# Given request
Quote every row below verbatim.

::: Data for processing :::

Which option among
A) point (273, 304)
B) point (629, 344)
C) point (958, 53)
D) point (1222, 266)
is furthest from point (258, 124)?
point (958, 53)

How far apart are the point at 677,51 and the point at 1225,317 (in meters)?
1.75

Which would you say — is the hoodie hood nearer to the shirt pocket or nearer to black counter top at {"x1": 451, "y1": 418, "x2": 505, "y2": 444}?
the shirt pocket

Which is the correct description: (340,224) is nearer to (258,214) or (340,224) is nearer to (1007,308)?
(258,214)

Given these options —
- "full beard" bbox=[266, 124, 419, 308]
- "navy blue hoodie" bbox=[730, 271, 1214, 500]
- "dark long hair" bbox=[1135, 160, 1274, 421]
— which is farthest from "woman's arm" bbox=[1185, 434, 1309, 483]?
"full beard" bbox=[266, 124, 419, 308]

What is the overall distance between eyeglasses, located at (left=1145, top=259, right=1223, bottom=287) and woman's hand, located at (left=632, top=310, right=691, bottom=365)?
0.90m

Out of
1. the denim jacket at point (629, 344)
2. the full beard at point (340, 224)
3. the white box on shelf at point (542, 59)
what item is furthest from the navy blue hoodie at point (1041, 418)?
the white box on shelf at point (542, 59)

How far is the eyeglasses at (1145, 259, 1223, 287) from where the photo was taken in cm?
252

:::

# Response
Which option among
A) point (273, 304)
B) point (629, 344)
C) point (958, 53)
D) point (1222, 266)
is furthest from point (258, 124)?
point (958, 53)

How far apart are the point at 677,51 and the point at 1225,317 (in meters)?
1.75

Which would you say — is the hoodie hood nearer to the shirt pocket or nearer to black counter top at {"x1": 451, "y1": 418, "x2": 505, "y2": 444}?
the shirt pocket

Which is the correct description: (340,224) is nearer to (258,214) or (340,224) is nearer to (1007,308)?
(258,214)

Given these options —
- "full beard" bbox=[266, 124, 419, 308]
- "navy blue hoodie" bbox=[730, 271, 1214, 500]
- "dark long hair" bbox=[1135, 160, 1274, 421]
— which is farthest from "woman's arm" bbox=[1185, 434, 1309, 483]?
"full beard" bbox=[266, 124, 419, 308]

What is the overall distance between eyeglasses, located at (left=1145, top=259, right=1223, bottom=287) and woman's hand, located at (left=632, top=310, right=691, bottom=365)?
0.90m

Out of
1. the denim jacket at point (629, 344)
2. the full beard at point (340, 224)
3. the white box on shelf at point (542, 59)
what item is furthest from the navy blue hoodie at point (1041, 418)?
the white box on shelf at point (542, 59)

How far is the eyeglasses at (1145, 259, 1223, 287) from where the photo was taken in cm?
252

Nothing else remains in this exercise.